The Turtle Bay Exploration Park and the City of Redding, California teamed up with Ideum to produce a novel and engaging digital exhibit. This custom software application offers visitors to Turtle Bay opportunities to learn more about the watershed and local utility systems.
The software offers visitors multiple avenues for exploration. If a user chooses to explore menu items from top to bottom, they will find that they are drilling down in terms of scale, from the wider region all the way to their own place in the system.
The visitor journey begins with a large map of the Redding area, with fun facts popping up around the edges of the screen. Once a visitor has tapped the map to begin, the display splits into four stations, with the station that has been tapped rotating to face the visitor. This unique setup allows multiple guests to navigate through the experience simultaneously.

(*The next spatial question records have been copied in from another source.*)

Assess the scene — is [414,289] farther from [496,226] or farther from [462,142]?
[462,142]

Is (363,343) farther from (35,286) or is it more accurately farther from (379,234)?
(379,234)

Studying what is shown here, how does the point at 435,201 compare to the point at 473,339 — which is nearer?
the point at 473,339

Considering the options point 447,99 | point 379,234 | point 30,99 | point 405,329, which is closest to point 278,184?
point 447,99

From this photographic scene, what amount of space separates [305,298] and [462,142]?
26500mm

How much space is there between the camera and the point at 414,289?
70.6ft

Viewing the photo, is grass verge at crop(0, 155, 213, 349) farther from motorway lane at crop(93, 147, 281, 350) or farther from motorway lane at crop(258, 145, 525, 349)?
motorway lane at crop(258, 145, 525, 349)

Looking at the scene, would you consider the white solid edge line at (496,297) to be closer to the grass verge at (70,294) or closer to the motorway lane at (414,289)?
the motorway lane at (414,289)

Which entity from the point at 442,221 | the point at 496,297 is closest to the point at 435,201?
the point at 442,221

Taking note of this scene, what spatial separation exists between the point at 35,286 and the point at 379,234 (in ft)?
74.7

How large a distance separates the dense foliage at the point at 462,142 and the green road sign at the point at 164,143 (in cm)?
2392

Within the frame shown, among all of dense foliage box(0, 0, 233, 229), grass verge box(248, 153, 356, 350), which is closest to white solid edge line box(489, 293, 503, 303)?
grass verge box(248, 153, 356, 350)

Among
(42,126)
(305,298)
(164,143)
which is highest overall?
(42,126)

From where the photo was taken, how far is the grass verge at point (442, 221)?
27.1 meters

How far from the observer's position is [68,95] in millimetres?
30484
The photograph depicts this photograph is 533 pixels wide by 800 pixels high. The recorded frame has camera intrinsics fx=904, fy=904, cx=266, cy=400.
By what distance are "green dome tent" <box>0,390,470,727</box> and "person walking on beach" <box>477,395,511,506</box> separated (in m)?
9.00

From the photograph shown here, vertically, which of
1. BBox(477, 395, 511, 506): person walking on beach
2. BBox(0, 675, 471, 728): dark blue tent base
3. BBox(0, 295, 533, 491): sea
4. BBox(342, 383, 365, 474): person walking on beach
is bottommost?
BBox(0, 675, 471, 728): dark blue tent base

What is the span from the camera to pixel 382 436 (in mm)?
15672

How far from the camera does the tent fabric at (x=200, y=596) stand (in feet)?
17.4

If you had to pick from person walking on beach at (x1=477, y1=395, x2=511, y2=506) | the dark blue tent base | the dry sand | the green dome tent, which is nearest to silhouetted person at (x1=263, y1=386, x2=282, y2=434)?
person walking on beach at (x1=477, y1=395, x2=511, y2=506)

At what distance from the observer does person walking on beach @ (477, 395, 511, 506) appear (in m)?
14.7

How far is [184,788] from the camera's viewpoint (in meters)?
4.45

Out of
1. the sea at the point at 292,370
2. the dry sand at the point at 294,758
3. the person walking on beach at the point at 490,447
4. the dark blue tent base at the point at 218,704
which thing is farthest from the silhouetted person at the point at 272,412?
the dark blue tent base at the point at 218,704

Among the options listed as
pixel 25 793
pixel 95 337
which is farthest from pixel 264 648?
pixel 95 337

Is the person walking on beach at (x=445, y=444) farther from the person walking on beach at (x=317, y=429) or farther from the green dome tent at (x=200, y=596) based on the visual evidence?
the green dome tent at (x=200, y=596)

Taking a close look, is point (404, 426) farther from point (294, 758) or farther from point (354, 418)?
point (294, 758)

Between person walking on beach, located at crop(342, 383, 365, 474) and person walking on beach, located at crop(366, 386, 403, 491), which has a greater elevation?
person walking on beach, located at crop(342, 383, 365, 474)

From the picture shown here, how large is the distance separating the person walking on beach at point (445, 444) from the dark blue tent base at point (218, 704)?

Once a visitor has activated exploration of their map station, they are presented with a menu of options. At the top of the menu, they are able to control layers in the map. For example, visitors can turn on and off ArcGIS mapping layers displaying the utility infrastructure that delivers clean water, takes away wastewater, channels stormwater, and delivers power for the residents of Redding. The map is also searchable, so that visitors may type in a particular address and see the infrastructure surrounding and serving that specific location. Tappable points of interest call up media viewers which offer photos, videos, and text related to the location.
The visitor may also explore media viewers related to the watershed. This content explores natural features and shares information about the ways that the watershed supports the utility infrastructure, and by extension, the daily lives of Redding residents.
Moving through the menu, visitors may next choose to explore two custom animated scenes. These scenes present the inside and outside of a home. A variety of real-world challenges are presented in each scene, such as mylar balloons tangled in a power line, grease being poured down a kitchen sink drain, and a leaky faucet. The visitor taps each one to learn more about what’s happening, why it’s a problem, and how to solve the issue.
Visitors also have the opportunity to use the exhibit to make an environmental pledge to support the health and sustainability of both the watershed and the utility systems. Behavioral research suggests that committing to specific actions increases the likelihood of actually following through. The application offers nine pledges to choose from. After submitting their pledges, visitors are presented with data about how other people have pledged. This is a particularly interesting feature for our client, because the application will capture a count and percentage of visitors making each pledge.
Building this application brought together museum professionals from Turtle Bay, utility experts from the City of Redding, and the Ideum design and development team. At full count, the project team included fifteen people, and all gave the project the time, energy, and attention it needed to produce an exciting and completely unique exploration of utilities and the urban watershed.
The application was designed to be presented on a 65” Ideum inline touch display integrated into a repurposed physical water table. Integration is currently in progress.